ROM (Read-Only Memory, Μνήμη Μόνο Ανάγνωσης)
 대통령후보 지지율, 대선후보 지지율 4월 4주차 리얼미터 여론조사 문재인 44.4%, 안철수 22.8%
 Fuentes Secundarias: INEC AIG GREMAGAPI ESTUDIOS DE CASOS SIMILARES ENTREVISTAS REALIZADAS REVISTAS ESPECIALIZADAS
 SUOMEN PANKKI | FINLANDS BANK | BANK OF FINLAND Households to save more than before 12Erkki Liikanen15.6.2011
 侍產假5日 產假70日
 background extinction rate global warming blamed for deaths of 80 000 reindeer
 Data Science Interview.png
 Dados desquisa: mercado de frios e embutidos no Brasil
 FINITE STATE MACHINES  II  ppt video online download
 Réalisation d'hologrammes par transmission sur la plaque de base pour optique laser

==

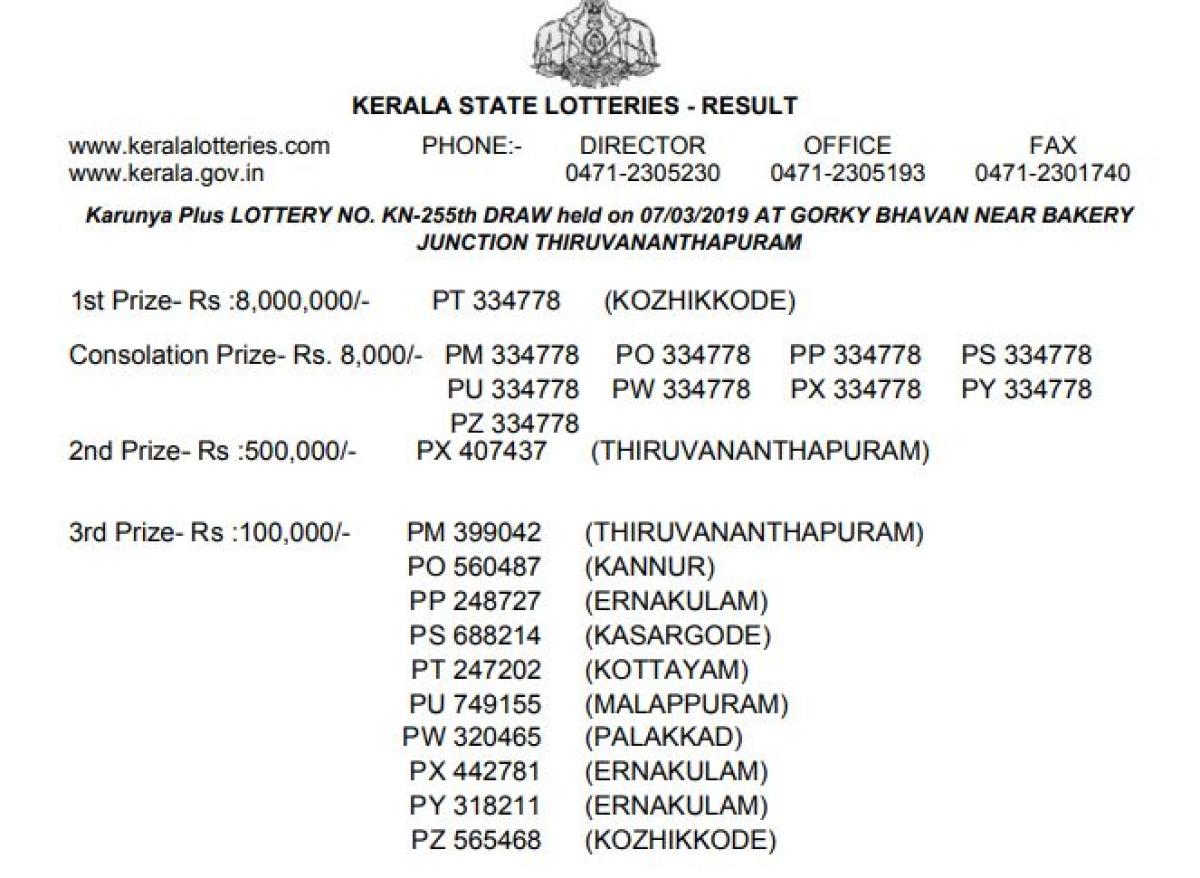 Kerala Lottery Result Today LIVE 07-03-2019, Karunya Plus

TASK REQUIREMENTS:
Within the material above, copy exactly the lines from the line that holds "侍產假5日 產假70日" up to and including the line that holds "Réalisation d'hologrammes par".

OUTPUT:
 侍產假5日 產假70日
 background extinction rate global warming blamed for deaths of 80 000 reindeer
 Data Science Interview.png
 Dados desquisa: mercado de frios e embutidos no Brasil
 FINITE STATE MACHINES  II  ppt video online download
 Réalisation d'hologrammes par transmission sur la plaque de base pour optique laser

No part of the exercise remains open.